== PROBLEM REQUIREMENTS ==
From the passage on construction tax changes, reproduce word for word the section that begins with "3) Deductions for" and runs up to and including "the registration application.".

== PASSAGE TO READ ==
·····
Businesses spending above a certain amount on construction operations have to operate CIS when the threshold is reached. It is proposed that construction expenditure will be duly calculated on a ‘rolling basis’. Once the threshold has been reached, the business will have to register for CIS as a contractor, if it has not already done so.

The business will then commence operating CIS on the next payment that it makes to a subcontractor in respect of the construction operations undertaken.

3) Deductions for materials

The government is going to tighten up the materials deduction rule. It is proposing that a deduction can only be made where a subcontractor has directly purchased the materials to be used in completing that contract.

4) Penalties

The government has decided that the false registration penalty will be expanded in scope to include a ‘relevant person’ including an agent, director, company secretary or anyone else exercising control and direction over the business making the registration application.

It is proposed that all of these changes and amendments will come into effect from April 2021.

5) Construction supply chains

HMRC has also asked for ideas to combat fraud in construction supply chains. Discussions with larger contractors will shortly take place in this regard.

The New VAT Domestic Reverse Charge for Building and Construction Services

This comes into effect from 1 March 2021. In very general terms, the customer (the contractor) receiving the affected construction services will have to account for and pay the VAT to HMRC instead of the supplier.

This is a considerable change to the VAT construction process and will increase the importance of a business’s existing CIS invoicing procedures and accounting systems.

The reverse charge will broadly affect supplies of building and construction services that also need to be reported under CIS in the UK, at the standard or reduced VAT rates. The charge does not apply to zero rated or VAT exempt transactions.

Example 3

An insurance company (the end user) contracts with Bovit to extend its Beaconsfield office, on 1 April 2021.

Bovit subcontracts the majority of the work to Lewis Ltd. Both Bovit and Lewis Ltd are VAT registered. Lewis Ltd does not charge VAT on its bill to Bovit.
·····
Dataset records:
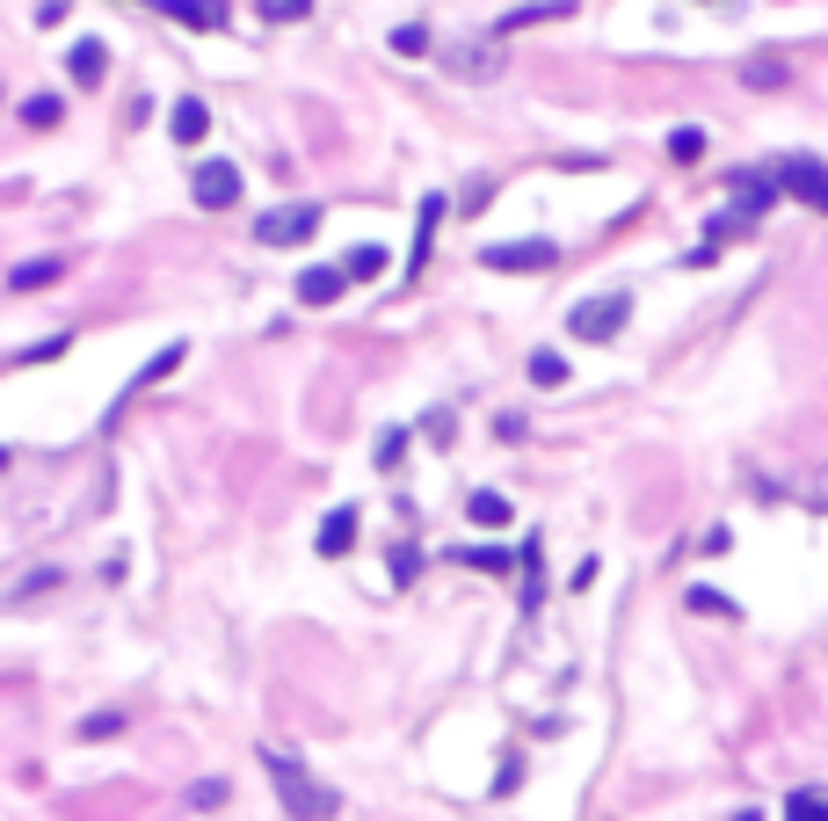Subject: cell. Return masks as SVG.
Segmentation results:
<instances>
[{"instance_id":"cell-1","label":"cell","mask_w":828,"mask_h":821,"mask_svg":"<svg viewBox=\"0 0 828 821\" xmlns=\"http://www.w3.org/2000/svg\"><path fill=\"white\" fill-rule=\"evenodd\" d=\"M262 770H269V786L284 792V814H298V821H335L342 814V792L320 786L291 749H262Z\"/></svg>"},{"instance_id":"cell-2","label":"cell","mask_w":828,"mask_h":821,"mask_svg":"<svg viewBox=\"0 0 828 821\" xmlns=\"http://www.w3.org/2000/svg\"><path fill=\"white\" fill-rule=\"evenodd\" d=\"M625 320H633V298H625V291H604V298H582V306L567 313V334H574V342H611Z\"/></svg>"},{"instance_id":"cell-3","label":"cell","mask_w":828,"mask_h":821,"mask_svg":"<svg viewBox=\"0 0 828 821\" xmlns=\"http://www.w3.org/2000/svg\"><path fill=\"white\" fill-rule=\"evenodd\" d=\"M771 175H777V190H785V196H799V204L828 211V168H821V160H807V153H785V160L771 168Z\"/></svg>"},{"instance_id":"cell-4","label":"cell","mask_w":828,"mask_h":821,"mask_svg":"<svg viewBox=\"0 0 828 821\" xmlns=\"http://www.w3.org/2000/svg\"><path fill=\"white\" fill-rule=\"evenodd\" d=\"M320 233V204H291V211H269V218H255V241L262 247H298Z\"/></svg>"},{"instance_id":"cell-5","label":"cell","mask_w":828,"mask_h":821,"mask_svg":"<svg viewBox=\"0 0 828 821\" xmlns=\"http://www.w3.org/2000/svg\"><path fill=\"white\" fill-rule=\"evenodd\" d=\"M190 190H197V204H204V211H225V204H241V168H233V160H204Z\"/></svg>"},{"instance_id":"cell-6","label":"cell","mask_w":828,"mask_h":821,"mask_svg":"<svg viewBox=\"0 0 828 821\" xmlns=\"http://www.w3.org/2000/svg\"><path fill=\"white\" fill-rule=\"evenodd\" d=\"M560 263V247L552 241H501L487 247V269H552Z\"/></svg>"},{"instance_id":"cell-7","label":"cell","mask_w":828,"mask_h":821,"mask_svg":"<svg viewBox=\"0 0 828 821\" xmlns=\"http://www.w3.org/2000/svg\"><path fill=\"white\" fill-rule=\"evenodd\" d=\"M436 226H444V196H422V218H414V255H407V277H422V269H429Z\"/></svg>"},{"instance_id":"cell-8","label":"cell","mask_w":828,"mask_h":821,"mask_svg":"<svg viewBox=\"0 0 828 821\" xmlns=\"http://www.w3.org/2000/svg\"><path fill=\"white\" fill-rule=\"evenodd\" d=\"M312 545H320L328 559H342L349 545H357V509H328V516H320V539H312Z\"/></svg>"},{"instance_id":"cell-9","label":"cell","mask_w":828,"mask_h":821,"mask_svg":"<svg viewBox=\"0 0 828 821\" xmlns=\"http://www.w3.org/2000/svg\"><path fill=\"white\" fill-rule=\"evenodd\" d=\"M342 291H349V269H306V277H298V298H306V306H335Z\"/></svg>"},{"instance_id":"cell-10","label":"cell","mask_w":828,"mask_h":821,"mask_svg":"<svg viewBox=\"0 0 828 821\" xmlns=\"http://www.w3.org/2000/svg\"><path fill=\"white\" fill-rule=\"evenodd\" d=\"M726 182H734V196H742L749 218H756L763 204H777V196H785V190H777V175H749V168H742V175H726Z\"/></svg>"},{"instance_id":"cell-11","label":"cell","mask_w":828,"mask_h":821,"mask_svg":"<svg viewBox=\"0 0 828 821\" xmlns=\"http://www.w3.org/2000/svg\"><path fill=\"white\" fill-rule=\"evenodd\" d=\"M466 516H473V524H480V531H501V524H509V516H517V509L501 502L495 488H480V494H473V502H466Z\"/></svg>"},{"instance_id":"cell-12","label":"cell","mask_w":828,"mask_h":821,"mask_svg":"<svg viewBox=\"0 0 828 821\" xmlns=\"http://www.w3.org/2000/svg\"><path fill=\"white\" fill-rule=\"evenodd\" d=\"M66 66H73V81H81V88H95V81H103V66H109V52L95 44V36H87V44H73Z\"/></svg>"},{"instance_id":"cell-13","label":"cell","mask_w":828,"mask_h":821,"mask_svg":"<svg viewBox=\"0 0 828 821\" xmlns=\"http://www.w3.org/2000/svg\"><path fill=\"white\" fill-rule=\"evenodd\" d=\"M174 22H190V30H219L225 22V8H211V0H160Z\"/></svg>"},{"instance_id":"cell-14","label":"cell","mask_w":828,"mask_h":821,"mask_svg":"<svg viewBox=\"0 0 828 821\" xmlns=\"http://www.w3.org/2000/svg\"><path fill=\"white\" fill-rule=\"evenodd\" d=\"M168 131H174L182 146H197V139L211 131V109H204V103H174V124H168Z\"/></svg>"},{"instance_id":"cell-15","label":"cell","mask_w":828,"mask_h":821,"mask_svg":"<svg viewBox=\"0 0 828 821\" xmlns=\"http://www.w3.org/2000/svg\"><path fill=\"white\" fill-rule=\"evenodd\" d=\"M785 821H828V792H793V800H785Z\"/></svg>"},{"instance_id":"cell-16","label":"cell","mask_w":828,"mask_h":821,"mask_svg":"<svg viewBox=\"0 0 828 821\" xmlns=\"http://www.w3.org/2000/svg\"><path fill=\"white\" fill-rule=\"evenodd\" d=\"M59 117H66V109H59V95H30V103H22V124H30V131H52Z\"/></svg>"},{"instance_id":"cell-17","label":"cell","mask_w":828,"mask_h":821,"mask_svg":"<svg viewBox=\"0 0 828 821\" xmlns=\"http://www.w3.org/2000/svg\"><path fill=\"white\" fill-rule=\"evenodd\" d=\"M567 8H574V0H538V8H517L501 30H531V22H552V15H567Z\"/></svg>"},{"instance_id":"cell-18","label":"cell","mask_w":828,"mask_h":821,"mask_svg":"<svg viewBox=\"0 0 828 821\" xmlns=\"http://www.w3.org/2000/svg\"><path fill=\"white\" fill-rule=\"evenodd\" d=\"M458 567H480V575H509L517 559H509V553H495V545H473V553H458Z\"/></svg>"},{"instance_id":"cell-19","label":"cell","mask_w":828,"mask_h":821,"mask_svg":"<svg viewBox=\"0 0 828 821\" xmlns=\"http://www.w3.org/2000/svg\"><path fill=\"white\" fill-rule=\"evenodd\" d=\"M349 284H363V277H379V269H385V247H357V255H349Z\"/></svg>"},{"instance_id":"cell-20","label":"cell","mask_w":828,"mask_h":821,"mask_svg":"<svg viewBox=\"0 0 828 821\" xmlns=\"http://www.w3.org/2000/svg\"><path fill=\"white\" fill-rule=\"evenodd\" d=\"M59 277V263H22L15 269V277H8V284H15V291H44V284H52Z\"/></svg>"},{"instance_id":"cell-21","label":"cell","mask_w":828,"mask_h":821,"mask_svg":"<svg viewBox=\"0 0 828 821\" xmlns=\"http://www.w3.org/2000/svg\"><path fill=\"white\" fill-rule=\"evenodd\" d=\"M109 734H124V713H87L81 719V742H109Z\"/></svg>"},{"instance_id":"cell-22","label":"cell","mask_w":828,"mask_h":821,"mask_svg":"<svg viewBox=\"0 0 828 821\" xmlns=\"http://www.w3.org/2000/svg\"><path fill=\"white\" fill-rule=\"evenodd\" d=\"M698 153H705V131H690V124H683V131L669 139V160H683V168H690Z\"/></svg>"},{"instance_id":"cell-23","label":"cell","mask_w":828,"mask_h":821,"mask_svg":"<svg viewBox=\"0 0 828 821\" xmlns=\"http://www.w3.org/2000/svg\"><path fill=\"white\" fill-rule=\"evenodd\" d=\"M531 378H538V385H560V378H567V356L538 350V356H531Z\"/></svg>"},{"instance_id":"cell-24","label":"cell","mask_w":828,"mask_h":821,"mask_svg":"<svg viewBox=\"0 0 828 821\" xmlns=\"http://www.w3.org/2000/svg\"><path fill=\"white\" fill-rule=\"evenodd\" d=\"M262 15H269V22H306L312 0H262Z\"/></svg>"},{"instance_id":"cell-25","label":"cell","mask_w":828,"mask_h":821,"mask_svg":"<svg viewBox=\"0 0 828 821\" xmlns=\"http://www.w3.org/2000/svg\"><path fill=\"white\" fill-rule=\"evenodd\" d=\"M190 807H197V814H211V807H225V786H219V778H197V786H190Z\"/></svg>"},{"instance_id":"cell-26","label":"cell","mask_w":828,"mask_h":821,"mask_svg":"<svg viewBox=\"0 0 828 821\" xmlns=\"http://www.w3.org/2000/svg\"><path fill=\"white\" fill-rule=\"evenodd\" d=\"M400 458H407V429H385V437H379V466H385V472H393V466H400Z\"/></svg>"},{"instance_id":"cell-27","label":"cell","mask_w":828,"mask_h":821,"mask_svg":"<svg viewBox=\"0 0 828 821\" xmlns=\"http://www.w3.org/2000/svg\"><path fill=\"white\" fill-rule=\"evenodd\" d=\"M749 88H785V66H771V58H756V66H749Z\"/></svg>"},{"instance_id":"cell-28","label":"cell","mask_w":828,"mask_h":821,"mask_svg":"<svg viewBox=\"0 0 828 821\" xmlns=\"http://www.w3.org/2000/svg\"><path fill=\"white\" fill-rule=\"evenodd\" d=\"M690 611H720V618H734V604H726L720 589H690Z\"/></svg>"},{"instance_id":"cell-29","label":"cell","mask_w":828,"mask_h":821,"mask_svg":"<svg viewBox=\"0 0 828 821\" xmlns=\"http://www.w3.org/2000/svg\"><path fill=\"white\" fill-rule=\"evenodd\" d=\"M414 567H422V559H414V545H400V553H393V582H414Z\"/></svg>"},{"instance_id":"cell-30","label":"cell","mask_w":828,"mask_h":821,"mask_svg":"<svg viewBox=\"0 0 828 821\" xmlns=\"http://www.w3.org/2000/svg\"><path fill=\"white\" fill-rule=\"evenodd\" d=\"M814 509H828V472H821V480H814Z\"/></svg>"},{"instance_id":"cell-31","label":"cell","mask_w":828,"mask_h":821,"mask_svg":"<svg viewBox=\"0 0 828 821\" xmlns=\"http://www.w3.org/2000/svg\"><path fill=\"white\" fill-rule=\"evenodd\" d=\"M734 821H763V814H756V807H742V814H734Z\"/></svg>"}]
</instances>
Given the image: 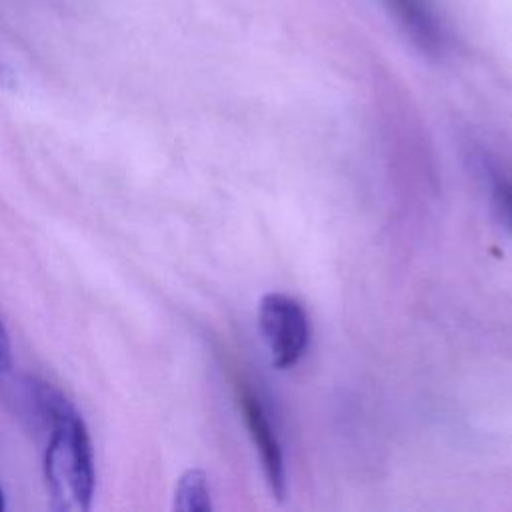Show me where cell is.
Returning <instances> with one entry per match:
<instances>
[{"mask_svg":"<svg viewBox=\"0 0 512 512\" xmlns=\"http://www.w3.org/2000/svg\"><path fill=\"white\" fill-rule=\"evenodd\" d=\"M174 508L180 512H204L212 508L208 478L202 470H186L174 490Z\"/></svg>","mask_w":512,"mask_h":512,"instance_id":"5","label":"cell"},{"mask_svg":"<svg viewBox=\"0 0 512 512\" xmlns=\"http://www.w3.org/2000/svg\"><path fill=\"white\" fill-rule=\"evenodd\" d=\"M404 30L428 52H438L444 42L442 28L428 0H386Z\"/></svg>","mask_w":512,"mask_h":512,"instance_id":"4","label":"cell"},{"mask_svg":"<svg viewBox=\"0 0 512 512\" xmlns=\"http://www.w3.org/2000/svg\"><path fill=\"white\" fill-rule=\"evenodd\" d=\"M32 398L48 436L42 468L50 508L56 512H86L96 488V462L88 426L78 408L52 384L36 382Z\"/></svg>","mask_w":512,"mask_h":512,"instance_id":"1","label":"cell"},{"mask_svg":"<svg viewBox=\"0 0 512 512\" xmlns=\"http://www.w3.org/2000/svg\"><path fill=\"white\" fill-rule=\"evenodd\" d=\"M12 366V342H10V334L0 318V374L8 372Z\"/></svg>","mask_w":512,"mask_h":512,"instance_id":"6","label":"cell"},{"mask_svg":"<svg viewBox=\"0 0 512 512\" xmlns=\"http://www.w3.org/2000/svg\"><path fill=\"white\" fill-rule=\"evenodd\" d=\"M258 324L276 368H292L310 344V322L302 304L282 292H270L260 300Z\"/></svg>","mask_w":512,"mask_h":512,"instance_id":"2","label":"cell"},{"mask_svg":"<svg viewBox=\"0 0 512 512\" xmlns=\"http://www.w3.org/2000/svg\"><path fill=\"white\" fill-rule=\"evenodd\" d=\"M6 508V494H4V488L0 484V512Z\"/></svg>","mask_w":512,"mask_h":512,"instance_id":"8","label":"cell"},{"mask_svg":"<svg viewBox=\"0 0 512 512\" xmlns=\"http://www.w3.org/2000/svg\"><path fill=\"white\" fill-rule=\"evenodd\" d=\"M508 208H510V214H512V196H508Z\"/></svg>","mask_w":512,"mask_h":512,"instance_id":"9","label":"cell"},{"mask_svg":"<svg viewBox=\"0 0 512 512\" xmlns=\"http://www.w3.org/2000/svg\"><path fill=\"white\" fill-rule=\"evenodd\" d=\"M234 392L238 398V406H240V414L246 424V430L252 436V442L256 446L266 482L274 498L282 500L286 496V462H284L282 444L268 416L266 404L262 402L260 394L252 388V384L238 374L234 376Z\"/></svg>","mask_w":512,"mask_h":512,"instance_id":"3","label":"cell"},{"mask_svg":"<svg viewBox=\"0 0 512 512\" xmlns=\"http://www.w3.org/2000/svg\"><path fill=\"white\" fill-rule=\"evenodd\" d=\"M16 84V74L14 70L8 66V62L0 56V86L12 88Z\"/></svg>","mask_w":512,"mask_h":512,"instance_id":"7","label":"cell"}]
</instances>
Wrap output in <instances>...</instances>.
·····
== WRITTEN RESPONSE ==
3) Deductions for materials

The government is going to tighten up the materials deduction rule. It is proposing that a deduction can only be made where a subcontractor has directly purchased the materials to be used in completing that contract.

4) Penalties

The government has decided that the false registration penalty will be expanded in scope to include a ‘relevant person’ including an agent, director, company secretary or anyone else exercising control and direction over the business making the registration application.